One advance that improved the ability of Web searching to retrieve high-quality material was Google and its PageRank algorithm. A major change pioneered by Google was to rank results based not on measures of similarity between words in the query and page, at the time considered to be our best approach, but instead by how many other pages pointed to them. While not perfect, the number of links to a page is indeed associated with its quality, e.g.,, more pages will point to those from the National Library of Medicine or Mayo Clinic than a less credible site.

Of course, this situation resulted in a number of other consequences, not the least of which was the emergence of search engine optimization (SEO), enabling people to fight against PageRank and related algorithms [5]. It also set off a tit-for-tat battle of search engine sites hiring armies of engineers to figure out how people were trying to game their systems [6]. In more recent years, the emergence of new information streams, most notably the Facebook newsfeed, has provided new opportunities and led to the proliferation of “fake news” attributed to impacting the recent US president election [7].

While technology will play some role in solving the adversarial IR problem, it will not succeed by itself. Clever programmers and others will likely always find ways to exploit approaches to limiting the spread of false or incorrect information. The sheer volume of such information makes human intervention an unlikely solution, and of course one person’s high quality information is another person’s trash heap.
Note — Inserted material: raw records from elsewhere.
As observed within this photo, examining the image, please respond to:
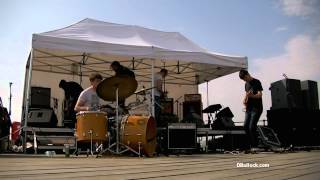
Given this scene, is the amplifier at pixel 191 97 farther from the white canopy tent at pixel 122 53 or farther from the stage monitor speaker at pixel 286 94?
the stage monitor speaker at pixel 286 94

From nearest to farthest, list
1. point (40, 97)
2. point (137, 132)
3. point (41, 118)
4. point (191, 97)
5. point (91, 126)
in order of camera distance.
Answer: point (91, 126) < point (137, 132) < point (41, 118) < point (40, 97) < point (191, 97)

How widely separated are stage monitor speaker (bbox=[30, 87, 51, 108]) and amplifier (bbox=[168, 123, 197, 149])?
342 centimetres

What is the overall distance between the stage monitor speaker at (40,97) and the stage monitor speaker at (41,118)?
1035mm

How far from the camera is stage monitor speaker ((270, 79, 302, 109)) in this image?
30.7ft

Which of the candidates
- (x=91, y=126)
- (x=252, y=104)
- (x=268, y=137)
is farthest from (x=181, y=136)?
(x=91, y=126)

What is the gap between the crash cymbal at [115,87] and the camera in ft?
18.2

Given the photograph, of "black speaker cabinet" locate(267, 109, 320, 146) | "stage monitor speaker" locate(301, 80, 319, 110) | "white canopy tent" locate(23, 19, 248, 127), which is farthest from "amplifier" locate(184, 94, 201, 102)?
"stage monitor speaker" locate(301, 80, 319, 110)

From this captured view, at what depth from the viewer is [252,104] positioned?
6.98 metres

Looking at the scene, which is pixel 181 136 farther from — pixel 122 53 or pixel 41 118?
pixel 41 118

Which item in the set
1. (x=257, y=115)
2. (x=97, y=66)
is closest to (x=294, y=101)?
(x=257, y=115)

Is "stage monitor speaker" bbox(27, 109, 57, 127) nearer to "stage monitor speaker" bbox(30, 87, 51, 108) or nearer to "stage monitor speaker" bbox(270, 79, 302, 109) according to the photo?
"stage monitor speaker" bbox(30, 87, 51, 108)

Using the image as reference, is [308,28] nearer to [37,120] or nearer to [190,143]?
[190,143]

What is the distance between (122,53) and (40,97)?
293 cm

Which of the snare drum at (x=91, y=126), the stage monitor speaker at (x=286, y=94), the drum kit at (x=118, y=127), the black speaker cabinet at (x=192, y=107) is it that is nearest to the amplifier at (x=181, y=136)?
the drum kit at (x=118, y=127)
The main way to solve the problem, however, is through education. It is all part of basic modern information literacy everyone must have in the 21st century. Just as I have argued that statistics should be a topic taught in high school if not earlier, so should modern information literacy, including related to health. While there will always be shades of gray in terms of information quality, people can and should be taught how to recognize that which is flagrantly false.
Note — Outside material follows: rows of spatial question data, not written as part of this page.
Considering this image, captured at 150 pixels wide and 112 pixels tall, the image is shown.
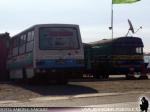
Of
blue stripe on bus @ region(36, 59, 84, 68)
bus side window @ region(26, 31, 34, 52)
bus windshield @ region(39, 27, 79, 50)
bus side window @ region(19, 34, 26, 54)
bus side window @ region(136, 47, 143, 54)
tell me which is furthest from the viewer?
bus side window @ region(136, 47, 143, 54)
I hope we will learn from fake news, newer variants of spam email such as phishing, and other risks of the Internet era that we must train society to better understand our new information ecosystem, and how we can benefit from its value while minimizing its risk.
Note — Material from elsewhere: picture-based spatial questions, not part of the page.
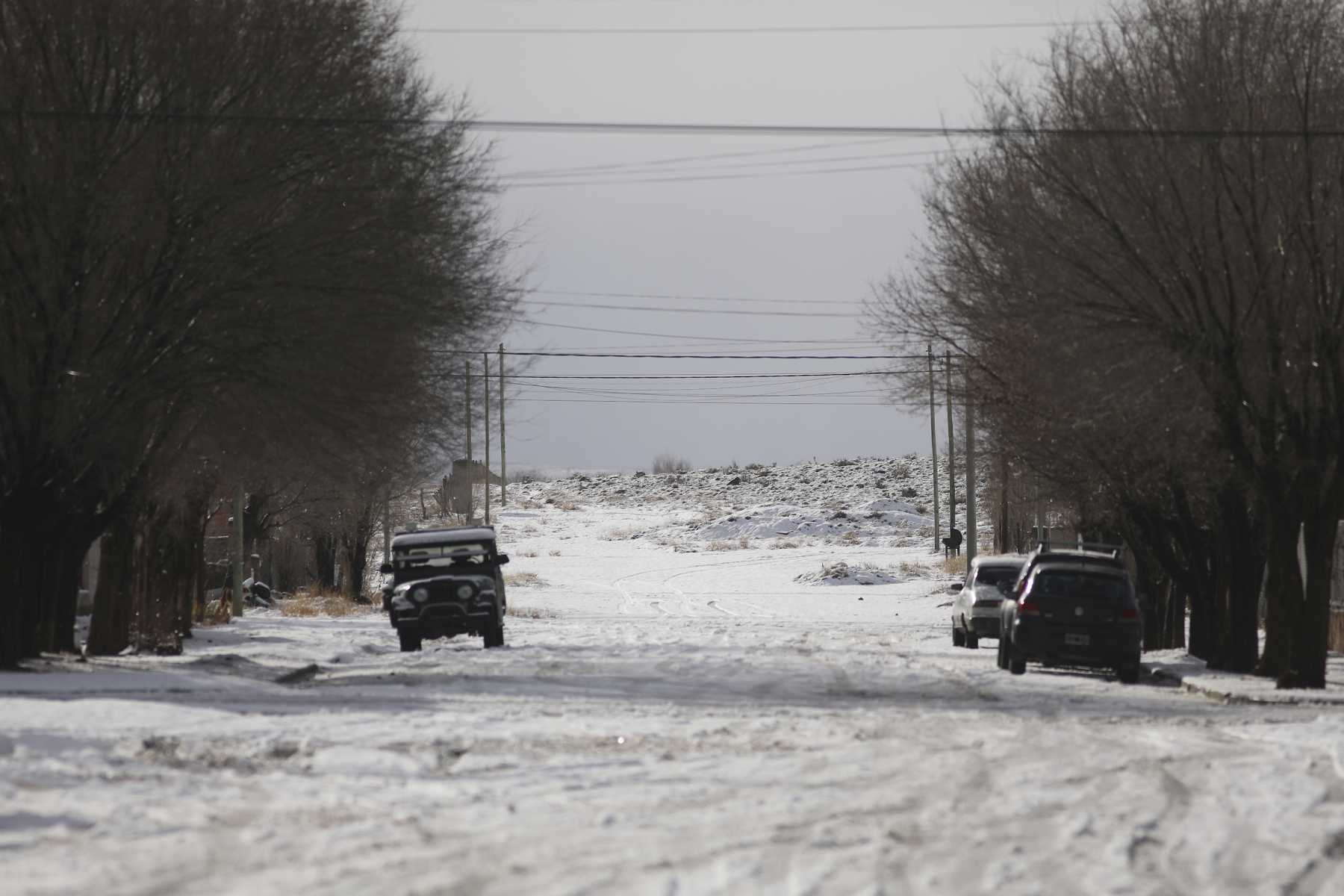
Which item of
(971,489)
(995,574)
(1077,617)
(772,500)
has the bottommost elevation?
(1077,617)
1. Hersh, WR, Gorman, PN, et al. (1998). Applicability and quality of information for answering clinical questions on the Web. Journal of the American Medical Association. 280: 1307-1308.
2. Goodman, J, Cormack, GV, et al. (2007). Spam and the ongoing battle for the inbox. Communications of the ACM. 50(2): 25-33.
3. Castillo, C and Davison, BD (2011). Adversarial Web Search. Delft, Netherlands, now Publishers.
4. Brin, S and Page, L (1998). The anatomy of a large-scale hypertextual Web search engine. Computer Networks and ISDN Systems. 30: 107-117.
5. Anonymous (2015). The Beginner's Guide to SEO. Seattle, WA, SEOmoz.
6. Singhal, A (2004). Challenges in Running a Commercial Web Search Engine. Mountain View, CA, Google.
7. Davis, W (2016). Fake Or Real? How To Self-Check The News And Get The Facts. Washington, DC, National Public Radio.